Para penyelidik tidak menemukan hubungan asing dengan kekerasan ekstremis di wilayah Xinjiang, Tiongkok barat laut, yang menewaskan 25 orang pekan lalu, kata media pemerintah pada Kamis, bertentangan dengan klaim sebelumnya bahwa serangan di wilayah tersebut direncanakan di luar negeri.

Investigasi terhadap kekerasan tanggal 23 April menyimpulkan bahwa “para teroris tidak memiliki hubungan dengan kekuatan asing,” kata juru bicara pemerintah Xinjiang Hou Hanmin, menurut surat kabar China Daily.

Tiongkok mengatakan para penyerang, 25 di antaranya terbunuh atau ditangkap, terinspirasi oleh propaganda jihad dan merencanakan serangan besar sebelum mereka diketahui oleh pegawai pemerintah setempat.

Pernyataan Hou menimbulkan momok gerakan teroris dalam negeri yang terinspirasi oleh seruan perang suci Islam namun tidak terkait langsung atau bertindak di bawah perintah separatis atau kelompok pemberontak yang berbasis di luar negeri. Hal ini tampaknya menantang klaim resmi bahwa kekerasan di Xinjiang bukanlah akibat dari ketegangan etnis atau agama, namun merupakan upaya campur tangan pihak luar yang ingin mengganggu stabilitas wilayah tersebut. Penduduk asli Muslim Uighur Turki di Xinjiang secara budaya, agama, dan bahasa berbeda dari mayoritas suku Han di Tiongkok, dan banyak warga Uighur yang mengaku terpinggirkan dan tertindas oleh migrasi Han dan pemerintahan tangan besi oleh Beijing.

Tiongkok secara konsisten menghubungkan kekerasan di Xinjiang dengan gerakan jihad global dan aktivis Uighur di luar negeri, namun hanya memberikan sedikit bukti kuat. Salah satu klaimnya adalah bahwa kerusuhan Juli 2009 di ibu kota wilayah Urumqi yang menyebabkan hampir 200 orang tewas disutradarai oleh Rebiya Kadeer, seorang aktivis kelompok etnis Uighur asli Xinjiang yang berbasis di AS. Kadeer membantah adanya hubungan dengan kerusuhan yang sejauh ini merupakan kerusuhan. pecahnya kekerasan paling berdarah di Xinjiang dalam lebih dari satu dekade.
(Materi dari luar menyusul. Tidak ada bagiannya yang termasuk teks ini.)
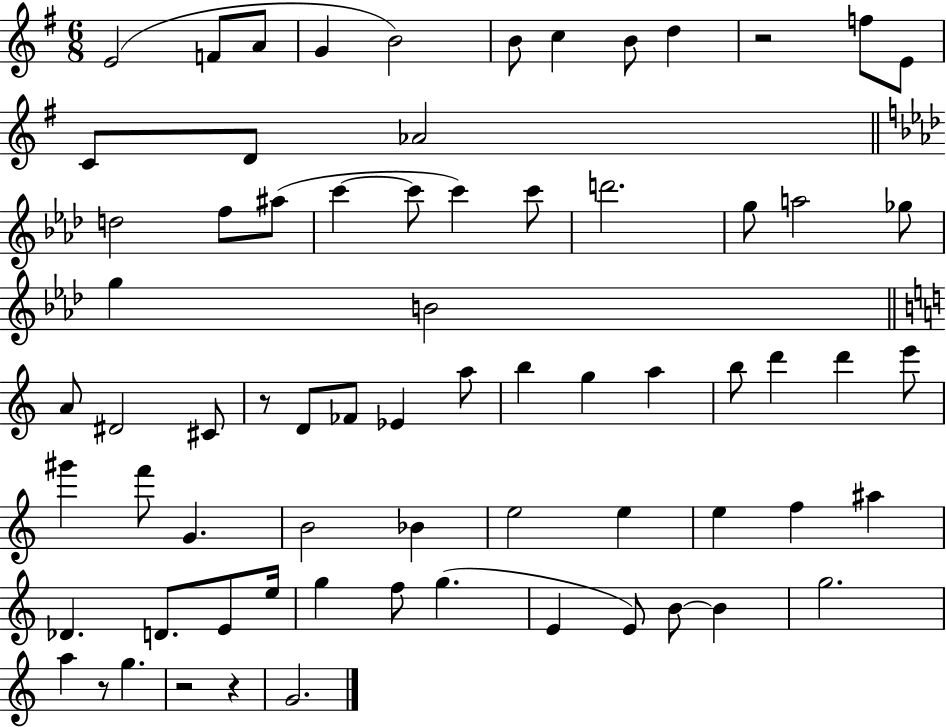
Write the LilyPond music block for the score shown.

{
  \clef treble
  \numericTimeSignature
  \time 6/8
  \key g \major
  e'2( f'8 a'8 | g'4 b'2) | b'8 c''4 b'8 d''4 | r2 f''8 e'8 | \break c'8 d'8 aes'2 | \bar "||" \break \key aes \major d''2 f''8 ais''8( | c'''4~~ c'''8 c'''4) c'''8 | d'''2. | g''8 a''2 ges''8 | \break g''4 b'2 | \bar "||" \break \key c \major a'8 dis'2 cis'8 | r8 d'8 fes'8 ees'4 a''8 | b''4 g''4 a''4 | b''8 d'''4 d'''4 e'''8 | \break gis'''4 f'''8 g'4. | b'2 bes'4 | e''2 e''4 | e''4 f''4 ais''4 | \break des'4. d'8. e'8 e''16 | g''4 f''8 g''4.( | e'4 e'8) b'8~~ b'4 | g''2. | \break a''4 r8 g''4. | r2 r4 | g'2. | \bar "|."
}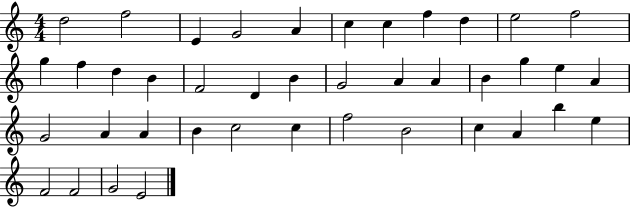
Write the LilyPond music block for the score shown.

{
  \clef treble
  \numericTimeSignature
  \time 4/4
  \key c \major
  d''2 f''2 | e'4 g'2 a'4 | c''4 c''4 f''4 d''4 | e''2 f''2 | \break g''4 f''4 d''4 b'4 | f'2 d'4 b'4 | g'2 a'4 a'4 | b'4 g''4 e''4 a'4 | \break g'2 a'4 a'4 | b'4 c''2 c''4 | f''2 b'2 | c''4 a'4 b''4 e''4 | \break f'2 f'2 | g'2 e'2 | \bar "|."
}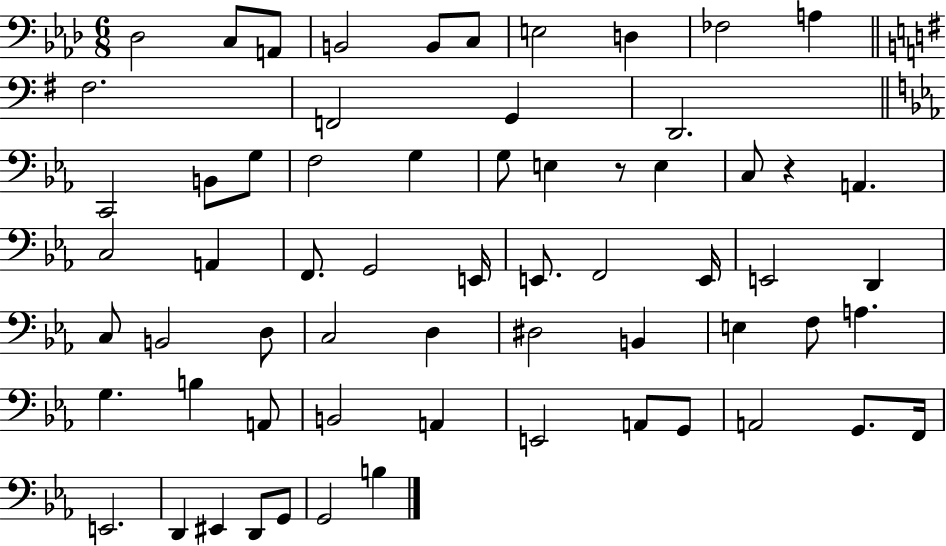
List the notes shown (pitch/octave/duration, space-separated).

Db3/h C3/e A2/e B2/h B2/e C3/e E3/h D3/q FES3/h A3/q F#3/h. F2/h G2/q D2/h. C2/h B2/e G3/e F3/h G3/q G3/e E3/q R/e E3/q C3/e R/q A2/q. C3/h A2/q F2/e. G2/h E2/s E2/e. F2/h E2/s E2/h D2/q C3/e B2/h D3/e C3/h D3/q D#3/h B2/q E3/q F3/e A3/q. G3/q. B3/q A2/e B2/h A2/q E2/h A2/e G2/e A2/h G2/e. F2/s E2/h. D2/q EIS2/q D2/e G2/e G2/h B3/q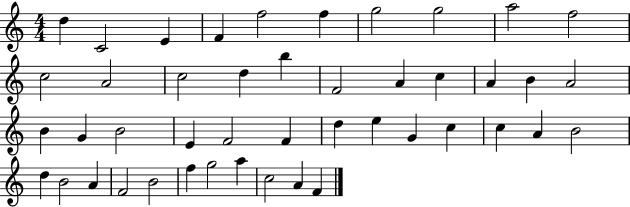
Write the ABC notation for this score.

X:1
T:Untitled
M:4/4
L:1/4
K:C
d C2 E F f2 f g2 g2 a2 f2 c2 A2 c2 d b F2 A c A B A2 B G B2 E F2 F d e G c c A B2 d B2 A F2 B2 f g2 a c2 A F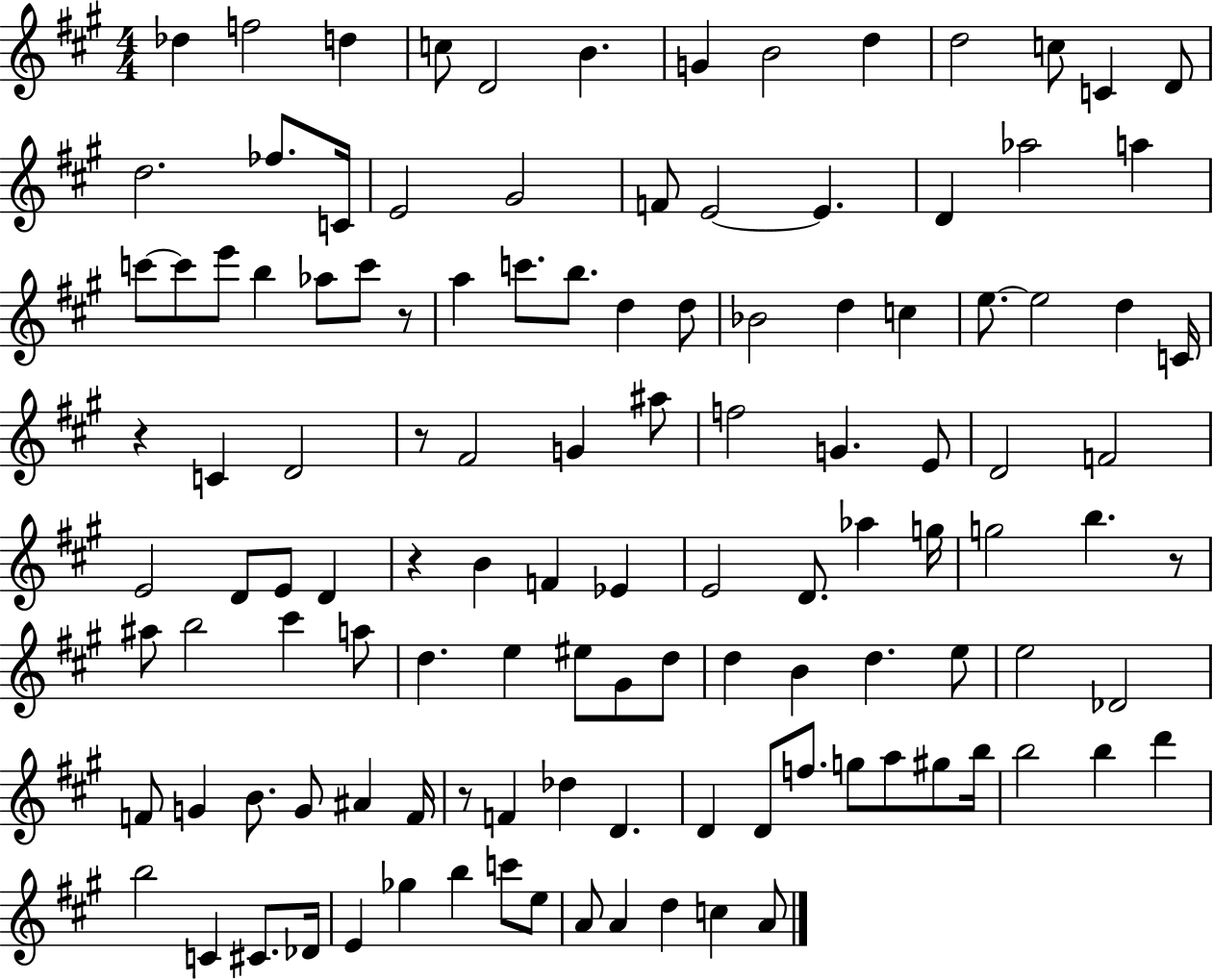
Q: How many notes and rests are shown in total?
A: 119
Polisi sebelumnya mengatakan orang-orang yang terlibat dalam serangan pekan lalu mengadakan sesi belajar Alquran secara rahasia dan memiliki literatur agama ekstremis serta bendera dengan slogan-slogan jihad, memberikan pembenaran atas aturan ketat mereka terhadap Islam di Xinjiang. Orang-orang tersebut membunuh 19 polisi dan pekerja masyarakat setelah bahan pembuat bom mereka ditemukan, kemudian menyerang kantor pemerintah setempat dan kantor polisi. Laporan resmi tampaknya menunjukkan bahwa mereka yang terbunuh tidak menyadari niat para pria tersebut dan meremehkan tingkat risikonya.

Sebuah kelompok terkemuka Uighur yang berbasis di Jerman menyerukan penyelidikan independen atas serangan tersebut, dengan mengatakan bahwa Tiongkok secara konsisten gagal memberikan bukti yang meyakinkan atas klaim terorisme yang mereka gunakan untuk membenarkan tindakan keamanan yang lebih ketat.

“Kongres Uighur Dunia menyerukan masyarakat untuk mempertahankan tekanannya terhadap Tiongkok dalam upaya untuk melihat Beijing berhenti menerapkan pola yang sama dalam hal pemadaman informasi, penahanan sewenang-wenang, dan penghilangan paksa setelah setiap insiden di wilayah tersebut,” kata sebuah pernyataan dari kelompok tersebut. yang menggunakan ejaan alternatif untuk Uighur.

Xinjiang, wilayah luas yang berbatasan dengan Asia Tengah, Afghanistan, dan Pakistan, telah berulang kali dilanda kekerasan yang mengadu anggota kelompok Muslim Uighur Turki (diucapkan WEE’-gur) melawan pihak berwenang dan migran Han. Di antara pembatasan lainnya, Tiongkok menerapkan aturan ketat terhadap kehidupan beragama Uighur, termasuk melarang anak-anak dan pejabat pemerintah mengunjungi masjid, memerintahkan pria muda untuk memotong janggut mereka, dan melarang penggunaan cadar oleh perempuan.

Beijing mengatakan pihaknya memperlakukan kelompok minoritas dengan adil dan menghabiskan miliaran dolar untuk meningkatkan standar hidup di wilayah minoritas.